▸ TASK REQUIREMENTS:
Print every one of the rows below word for word, without changing anything.

▸ THE DATA:

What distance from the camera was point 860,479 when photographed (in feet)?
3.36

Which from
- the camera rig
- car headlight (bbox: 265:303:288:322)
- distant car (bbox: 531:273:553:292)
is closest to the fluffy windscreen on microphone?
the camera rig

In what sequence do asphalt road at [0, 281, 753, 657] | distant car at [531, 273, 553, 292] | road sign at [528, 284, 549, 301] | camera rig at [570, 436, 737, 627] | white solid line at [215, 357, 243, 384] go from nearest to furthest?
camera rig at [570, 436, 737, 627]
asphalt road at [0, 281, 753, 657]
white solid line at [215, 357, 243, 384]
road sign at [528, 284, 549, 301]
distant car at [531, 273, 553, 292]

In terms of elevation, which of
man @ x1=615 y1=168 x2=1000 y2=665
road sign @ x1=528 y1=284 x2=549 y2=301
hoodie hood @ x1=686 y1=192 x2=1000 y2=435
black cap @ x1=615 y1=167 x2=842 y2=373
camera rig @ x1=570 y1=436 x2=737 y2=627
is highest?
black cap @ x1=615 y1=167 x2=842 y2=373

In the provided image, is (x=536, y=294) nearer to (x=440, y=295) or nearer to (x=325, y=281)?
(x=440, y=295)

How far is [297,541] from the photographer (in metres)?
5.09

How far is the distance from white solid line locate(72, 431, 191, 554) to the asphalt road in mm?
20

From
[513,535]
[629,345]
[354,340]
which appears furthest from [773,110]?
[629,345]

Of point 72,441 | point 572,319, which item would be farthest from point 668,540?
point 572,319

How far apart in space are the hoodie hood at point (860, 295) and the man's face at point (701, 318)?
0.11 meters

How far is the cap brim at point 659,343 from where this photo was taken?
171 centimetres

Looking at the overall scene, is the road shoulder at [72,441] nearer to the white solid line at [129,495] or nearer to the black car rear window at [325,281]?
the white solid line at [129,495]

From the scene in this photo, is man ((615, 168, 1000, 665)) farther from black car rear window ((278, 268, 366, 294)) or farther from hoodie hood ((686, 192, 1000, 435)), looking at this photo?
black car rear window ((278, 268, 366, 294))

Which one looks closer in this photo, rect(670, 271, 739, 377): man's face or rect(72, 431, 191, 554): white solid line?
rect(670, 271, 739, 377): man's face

▸ EXPECTED ANSWER:
What distance from the camera was point 860,479 when photographed (in feet)?
3.36

Which from
- the camera rig
- car headlight (bbox: 265:303:288:322)
- distant car (bbox: 531:273:553:292)
is closest to the fluffy windscreen on microphone?
the camera rig

In what sequence do asphalt road at [0, 281, 753, 657] | distant car at [531, 273, 553, 292] | road sign at [528, 284, 549, 301] | camera rig at [570, 436, 737, 627] | white solid line at [215, 357, 243, 384] go from nearest to furthest?
camera rig at [570, 436, 737, 627]
asphalt road at [0, 281, 753, 657]
white solid line at [215, 357, 243, 384]
road sign at [528, 284, 549, 301]
distant car at [531, 273, 553, 292]

In terms of elevation, which of
man @ x1=615 y1=168 x2=1000 y2=665
road sign @ x1=528 y1=284 x2=549 y2=301
hoodie hood @ x1=686 y1=192 x2=1000 y2=435
black cap @ x1=615 y1=167 x2=842 y2=373
camera rig @ x1=570 y1=436 x2=737 y2=627
is highest?
black cap @ x1=615 y1=167 x2=842 y2=373

In the provided image, is (x=536, y=294) nearer to (x=440, y=295) or nearer to (x=325, y=281)?
(x=440, y=295)

How far is [297,541] from the photographer (in metres)?
5.09

How far is the distance from white solid line locate(72, 431, 191, 554) to the asphalt road in mm?
20

From
[513,535]
[629,345]
[354,340]
which appears furthest from [773,110]?
[629,345]

Of point 72,441 | point 572,319, which item would be farthest from point 668,540?
point 572,319

How far apart in space are the hoodie hood at point (860, 295) and the man's face at point (701, 318)?
0.11 meters

How far is the cap brim at point 659,343 from where this photo was taken?
171 centimetres

Looking at the overall scene, is the road shoulder at [72,441] nearer to the white solid line at [129,495] or nearer to the black car rear window at [325,281]?
the white solid line at [129,495]

From the scene in this photo, is man ((615, 168, 1000, 665)) farther from black car rear window ((278, 268, 366, 294)) or farther from hoodie hood ((686, 192, 1000, 435)), looking at this photo?
black car rear window ((278, 268, 366, 294))

Which one looks closer in this photo, rect(670, 271, 739, 377): man's face or rect(72, 431, 191, 554): white solid line?
rect(670, 271, 739, 377): man's face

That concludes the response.